— Assignment —
Exact reproductions of all the entries, please, and no pictures.

Records excerpted from a collection
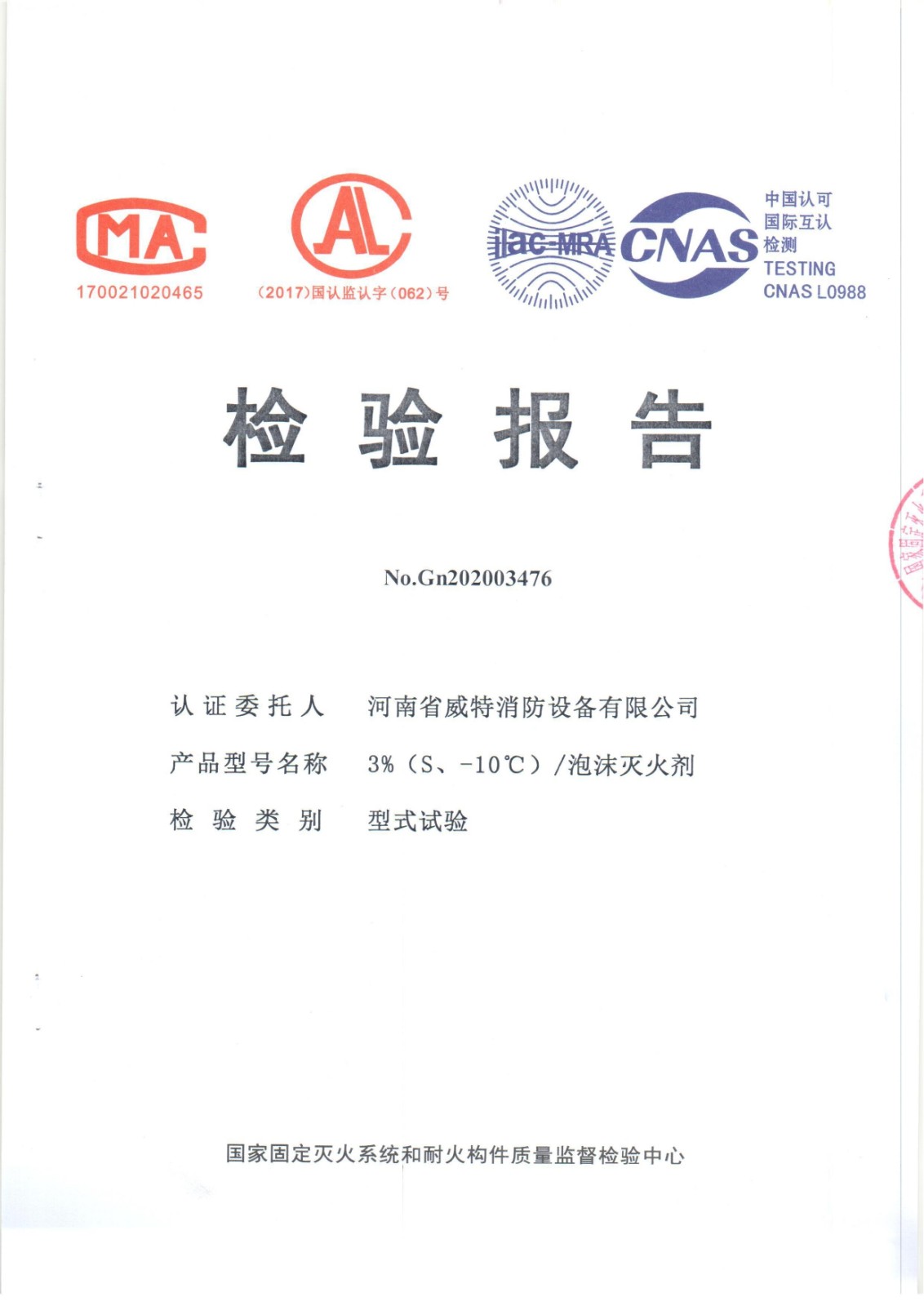 MA
170021020465

AL
(2017)国认监认字(062)号

ilac-MRA

CNAS
中国认可
国际互认
检测
TESTING
CNAS L0988

检验报告

No.Gn202003476

认证委托人 河南省威特消防设备有限公司

产品型号名称 3%(S、-10℃)/泡沫灭火剂

检验类别 型式试验

国家固定灭火系统和耐火构件质量监督检验中心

— Reply —
 MA
170021020465

AL
(2017)国认监认字(062)号

ilac-MRA

CNAS
中国认可
国际互认
检测
TESTING
CNAS L0988

检验报告

No.Gn202003476

认证委托人 河南省威特消防设备有限公司

产品型号名称 3%(S、-10℃)/泡沫灭火剂

检验类别 型式试验

国家固定灭火系统和耐火构件质量监督检验中心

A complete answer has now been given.